Le Translatotron de Google convertit une langue parlée en une autre, sans texte intermédiaire.
Le Translatotron de Google convertit une langue parlée en une autre, sans texte intermédiaire.

Chaque jour, nous nous approchons un peu plus du fameux poisson Babel de Douglas Adams (1). Un nouveau projet de recherche de Google prend des phrases prononcées dans une langue et produit des mots prononcés dans une autre – mais contrairement à la plupart des techniques de traduction, il n’utilise pas de texte intermédiaire, travaillant uniquement avec l’audio. Cela le rend rapide, mais surtout permet de refléter plus facilement la cadence et le ton de la voix de l’orateur.
Le projet Translatotron, comme on l’appelle, est l’aboutissement de plusieurs années de travaux connexes, bien qu’il s’agisse encore d’une expérience.
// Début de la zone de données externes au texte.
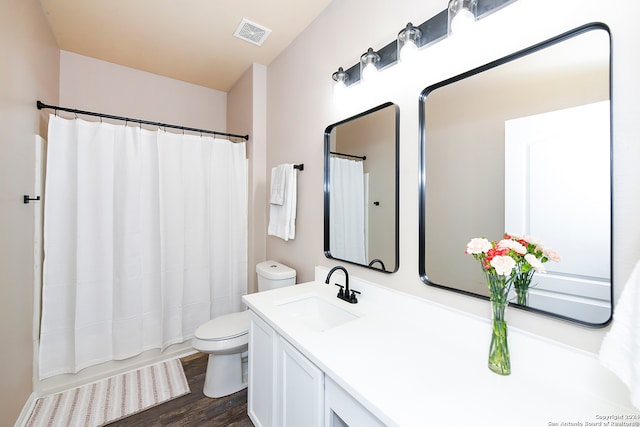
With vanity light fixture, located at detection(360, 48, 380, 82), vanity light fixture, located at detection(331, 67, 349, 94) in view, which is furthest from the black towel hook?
vanity light fixture, located at detection(360, 48, 380, 82)

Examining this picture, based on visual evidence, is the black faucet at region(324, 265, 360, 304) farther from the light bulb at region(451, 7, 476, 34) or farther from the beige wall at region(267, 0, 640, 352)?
the light bulb at region(451, 7, 476, 34)

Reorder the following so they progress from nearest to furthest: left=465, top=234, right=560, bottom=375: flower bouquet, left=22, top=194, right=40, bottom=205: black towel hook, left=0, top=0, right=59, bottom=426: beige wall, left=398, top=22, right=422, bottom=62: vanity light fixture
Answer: left=465, top=234, right=560, bottom=375: flower bouquet → left=398, top=22, right=422, bottom=62: vanity light fixture → left=0, top=0, right=59, bottom=426: beige wall → left=22, top=194, right=40, bottom=205: black towel hook

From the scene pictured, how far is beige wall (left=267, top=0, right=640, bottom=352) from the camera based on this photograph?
0.71 meters

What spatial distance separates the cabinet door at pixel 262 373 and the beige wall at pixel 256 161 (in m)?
1.10

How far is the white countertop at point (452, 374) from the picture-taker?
26.8 inches

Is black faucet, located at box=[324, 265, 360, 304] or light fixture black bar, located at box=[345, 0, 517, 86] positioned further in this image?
black faucet, located at box=[324, 265, 360, 304]

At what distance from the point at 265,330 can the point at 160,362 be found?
1.49 metres

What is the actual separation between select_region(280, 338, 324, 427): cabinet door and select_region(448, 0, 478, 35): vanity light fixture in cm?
137

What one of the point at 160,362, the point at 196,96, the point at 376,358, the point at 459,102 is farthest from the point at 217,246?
the point at 459,102

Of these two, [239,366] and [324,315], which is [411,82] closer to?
[324,315]

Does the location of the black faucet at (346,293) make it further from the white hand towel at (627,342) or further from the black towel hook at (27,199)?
the black towel hook at (27,199)

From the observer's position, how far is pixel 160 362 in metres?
2.16

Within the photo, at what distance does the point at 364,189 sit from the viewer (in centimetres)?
150

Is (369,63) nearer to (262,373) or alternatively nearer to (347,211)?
(347,211)
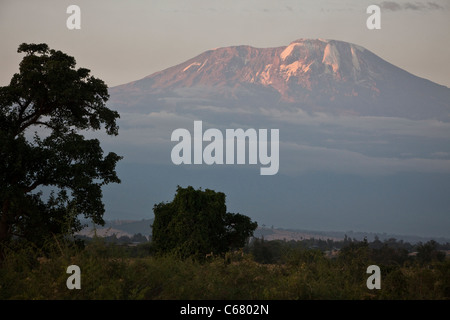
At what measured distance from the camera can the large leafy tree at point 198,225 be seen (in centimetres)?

Les chercheurs de Google et d’autres chercheurs étudient depuis des années la possibilité d’une traduction directe de la parole à la parole, mais ces efforts n’ont porté leurs fruits que récemment.
La traduction de la parole se fait généralement en décomposant le problème en petits problèmes séquentiels : transformer la parole source en texte (parole-à-texte, ou STT), transformer le texte d’une langue en texte dans une autre (traduction automatique), puis transformer le texte résultant en parole (text-to-speech, ou TTS). Cela fonctionne très bien, vraiment, mais ce n’est pas parfait ; chaque étape comporte des types d’erreurs auxquelles elle est sujette, et celles-ci peuvent s’aggraver mutuellement.
De plus, ce n’est pas vraiment la façon dont les gens multilingues traduisent dans leur propre tête, comme le suggère le témoignage sur leur propre processus de pensée. Il est impossible de dire avec certitude comment cela fonctionne exactement, mais peu de gens diraient qu’ils décomposent le texte et le visualisent en changeant de langue, puis lisent le nouveau texte. La cognition humaine est souvent un guide sur la façon de faire progresser les algorithmes d’apprentissage automatique.

Spectrogrammes de la parole source et traduite. La traduction, avouons-le, n’est pas la meilleure. Mais ça sonne mieux !
À cette fin, les chercheurs ont commencé à se pencher sur la conversion des spectrogrammes, des décompositions détaillées de fréquence de l’audio, de la parole dans une langue directement en spectrogrammes dans une autre. Il s’agit d’un processus très différent du processus en trois étapes, qui a ses propres faiblesses, mais aussi ses avantages.
La première est que, bien que complexe, il s’agit essentiellement d’un processus en une seule étape plutôt qu’en plusieurs étapes, ce qui signifie que, si vous avez suffisamment de puissance de traitement, Translatotron pourrait fonctionner plus rapidement. Mais ce qui est plus important pour beaucoup, c’est que le processus permet de conserver facilement le caractère de la voix source, de sorte que la traduction ne s’effectue pas de manière robotisée, mais avec le ton et la cadence de la phrase originale.
Naturellement, cela a un impact énorme sur l’expression, et quelqu’un qui se fie régulièrement à la traduction ou à la synthèse vocale appréciera non seulement ce qu’il dit, mais comment il le dit. On ne saurait trop insister sur l’importance que cela revêt pour les utilisateurs réguliers de la parole synthétique.
La précision de la traduction, admettent les chercheurs, n’est pas aussi bonne que les systèmes traditionnels, qui ont eu plus de temps pour affiner leur précision. Mais bon nombre des traductions qui en résultent sont (au moins partiellement) assez bonnes, et le fait de pouvoir inclure l’expression est un grand avantage à ne pas laisser passer. En fin de compte, l’équipe décrit modestement son travail comme un point de départ démontrant la faisabilité de l’approche, bien qu’il soit facile de voir qu’il s’agit également d’un grand pas en avant dans un domaine important.
L’article décrivant la nouvelle technique a été publié sur Arxiv, et vous pouvez parcourir des exemples de discours, de la source à la traduction traditionnelle à Translatotron, à cette page. Sachez simplement qu’ils ne sont pas tous sélectionnés pour la qualité de leur traduction, mais qu’ils servent plutôt d’exemples de la façon dont le système conserve l’expression tout en obtenant l’essentiel de la signification.
- Le poisson Babel (Babel fish en anglais) est une espèce imaginaire de poisson dans Le Guide du voyageur galactique de Douglas Adams. Il permet, après se l’être enfoncé dans l’oreille, de comprendre n’importe quelle langue. Le nom du poisson renvoie au récit biblique de la Tour de Babel, qui décrit les événements qui, selon la théologie chrétienne et juive, ont conduit Dieu à introduire des langues différentes dans le monde.